TEXTO ANALIZADO:
El valor de la humildad. Borja Vilaseca. El País.

Soberbios, prepotentes, sabios por naturaleza, creemos que nuestra forma de vivir es la que vale
Máscaras de la vida moderna que nos engañan y dificultan la posibilidad de seguir creciendo

La gran mayoría estamos convencidos de que nuestra forma de ver la vida es la forma de ver la vida. Y que quienes ven las cosas diferentes que nosotros están equivocados. De hecho, tenemos tendencia a rodearnos de personas que piensan exactamente como nosotros, considerando que estas son las únicas “cuerdas y sensatas”. Pero ¿sabemos de dónde viene nuestra visión de la vida? ¿Realmente podemos decir que es nuestra? ¿Acaso la hemos elegido libre y voluntariamente?

DATOS DISPONIBLES:
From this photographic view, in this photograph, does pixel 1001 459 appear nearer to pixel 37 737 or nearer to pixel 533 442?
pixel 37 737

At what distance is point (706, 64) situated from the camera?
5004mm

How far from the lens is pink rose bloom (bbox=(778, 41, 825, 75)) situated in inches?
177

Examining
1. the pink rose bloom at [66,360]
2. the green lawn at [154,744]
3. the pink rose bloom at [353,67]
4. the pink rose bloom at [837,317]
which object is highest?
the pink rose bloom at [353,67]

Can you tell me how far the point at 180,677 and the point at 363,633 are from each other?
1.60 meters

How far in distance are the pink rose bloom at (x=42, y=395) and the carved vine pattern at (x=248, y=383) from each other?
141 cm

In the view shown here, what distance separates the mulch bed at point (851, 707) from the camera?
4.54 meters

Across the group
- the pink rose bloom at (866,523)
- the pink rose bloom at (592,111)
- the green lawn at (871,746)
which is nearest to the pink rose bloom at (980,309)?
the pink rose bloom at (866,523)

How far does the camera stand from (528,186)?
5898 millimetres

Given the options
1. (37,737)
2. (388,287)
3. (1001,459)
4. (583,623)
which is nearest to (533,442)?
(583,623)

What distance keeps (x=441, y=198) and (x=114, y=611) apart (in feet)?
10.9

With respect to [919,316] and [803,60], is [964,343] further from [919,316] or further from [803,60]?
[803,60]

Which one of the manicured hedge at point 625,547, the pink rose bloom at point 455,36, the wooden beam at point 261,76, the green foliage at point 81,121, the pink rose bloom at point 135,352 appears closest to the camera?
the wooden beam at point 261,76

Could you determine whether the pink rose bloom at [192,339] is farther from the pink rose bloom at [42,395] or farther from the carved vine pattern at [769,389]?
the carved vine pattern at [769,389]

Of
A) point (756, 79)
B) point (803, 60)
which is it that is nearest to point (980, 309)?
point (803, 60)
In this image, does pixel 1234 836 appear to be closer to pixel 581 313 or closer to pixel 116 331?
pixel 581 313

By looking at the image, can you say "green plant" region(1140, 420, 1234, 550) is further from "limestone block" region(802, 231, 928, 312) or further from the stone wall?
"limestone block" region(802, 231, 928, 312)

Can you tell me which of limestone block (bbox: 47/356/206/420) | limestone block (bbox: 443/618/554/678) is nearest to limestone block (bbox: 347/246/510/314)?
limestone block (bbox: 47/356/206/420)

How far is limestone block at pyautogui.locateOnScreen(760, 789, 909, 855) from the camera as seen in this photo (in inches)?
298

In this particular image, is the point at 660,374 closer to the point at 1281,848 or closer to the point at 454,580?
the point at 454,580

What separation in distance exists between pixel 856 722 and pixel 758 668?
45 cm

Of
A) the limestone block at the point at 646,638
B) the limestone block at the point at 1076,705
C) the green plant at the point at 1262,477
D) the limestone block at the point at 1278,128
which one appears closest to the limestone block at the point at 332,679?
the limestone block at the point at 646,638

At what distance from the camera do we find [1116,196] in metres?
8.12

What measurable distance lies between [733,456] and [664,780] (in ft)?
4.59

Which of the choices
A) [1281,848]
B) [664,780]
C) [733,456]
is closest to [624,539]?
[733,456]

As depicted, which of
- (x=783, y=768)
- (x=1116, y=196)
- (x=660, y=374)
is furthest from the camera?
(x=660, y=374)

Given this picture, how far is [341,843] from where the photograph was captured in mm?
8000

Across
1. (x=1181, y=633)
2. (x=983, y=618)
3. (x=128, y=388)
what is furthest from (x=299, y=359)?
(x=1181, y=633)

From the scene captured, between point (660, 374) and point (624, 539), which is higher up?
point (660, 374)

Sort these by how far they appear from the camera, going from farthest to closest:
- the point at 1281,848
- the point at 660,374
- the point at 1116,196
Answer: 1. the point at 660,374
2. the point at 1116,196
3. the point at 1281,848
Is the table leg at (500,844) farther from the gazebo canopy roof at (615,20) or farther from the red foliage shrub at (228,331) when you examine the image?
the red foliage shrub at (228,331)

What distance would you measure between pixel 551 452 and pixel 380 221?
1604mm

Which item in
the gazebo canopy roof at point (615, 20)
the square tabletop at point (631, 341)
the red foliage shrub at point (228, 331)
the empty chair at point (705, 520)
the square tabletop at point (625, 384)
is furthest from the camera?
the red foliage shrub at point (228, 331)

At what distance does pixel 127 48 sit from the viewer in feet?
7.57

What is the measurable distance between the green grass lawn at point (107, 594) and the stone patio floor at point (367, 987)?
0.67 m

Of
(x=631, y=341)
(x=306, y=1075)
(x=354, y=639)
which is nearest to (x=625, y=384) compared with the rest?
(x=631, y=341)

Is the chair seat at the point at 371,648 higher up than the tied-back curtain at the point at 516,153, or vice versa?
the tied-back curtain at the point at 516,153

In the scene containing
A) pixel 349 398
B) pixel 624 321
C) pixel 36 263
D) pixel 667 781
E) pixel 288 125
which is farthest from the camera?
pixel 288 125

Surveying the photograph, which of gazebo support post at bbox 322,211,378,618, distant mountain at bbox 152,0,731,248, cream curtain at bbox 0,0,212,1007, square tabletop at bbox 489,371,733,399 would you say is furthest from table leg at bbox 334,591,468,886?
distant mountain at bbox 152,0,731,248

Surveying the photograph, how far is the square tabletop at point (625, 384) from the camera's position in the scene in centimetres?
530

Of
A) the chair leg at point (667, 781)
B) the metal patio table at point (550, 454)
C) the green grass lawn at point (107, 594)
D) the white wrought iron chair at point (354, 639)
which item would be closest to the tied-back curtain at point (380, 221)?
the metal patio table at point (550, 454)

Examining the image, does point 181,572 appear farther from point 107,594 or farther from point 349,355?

PREGUNTAS DEL MATERIAL:
a - Según el texto sobre la humildad, ¿de qué personas solemos rodearnos?
b - Explica con el texto sobre la humildad por qué tendemos a rodearnos de quienes piensan como nosotros.
c - Continúa el texto sobre el valor de la humildad a partir de su última oración.

RESPUESTAS POR TAREA:
a - De personas que piensan exactamente como nosotros.

b - Estamos convencidos de que nuestra forma de ver la vida es la única válida y de que quienes ven las cosas de otro modo están equivocados. Por eso consideramos que solo quienes piensan como nosotros son "cuerdas y sensatas".

c -
Desde el día en que nacimos, nuestra mente ha sido condicionada para pensar y comportarnos de acuerdo con las opiniones, valores y aspiraciones de nuestro entorno social y familiar. ¿Acaso hemos escogido el idioma con el que hablamos? ¿Y qué decir de nuestro equipo de fútbol? En función del país y del barrio en el que hayamos sido educados, ahora mismo nos identificamos con una cultura, una religión, una política, una profesión y una moda determinadas, igual que el resto de nuestros vecinos. ¿Cómo veríamos la vida si hubiéramos nacido en una aldea de un pueblo de Madagascar? Diferente, ¿no? Y entonces, ¿por qué nos aferramos a una identidad prestada, de segunda mano, tan aleatoria como el lugar en el que nacimos? ¿Por qué no cuestionamos nuestra forma de pensar? ¿Y qué consecuencias tiene este hecho sobre nuestra existencia?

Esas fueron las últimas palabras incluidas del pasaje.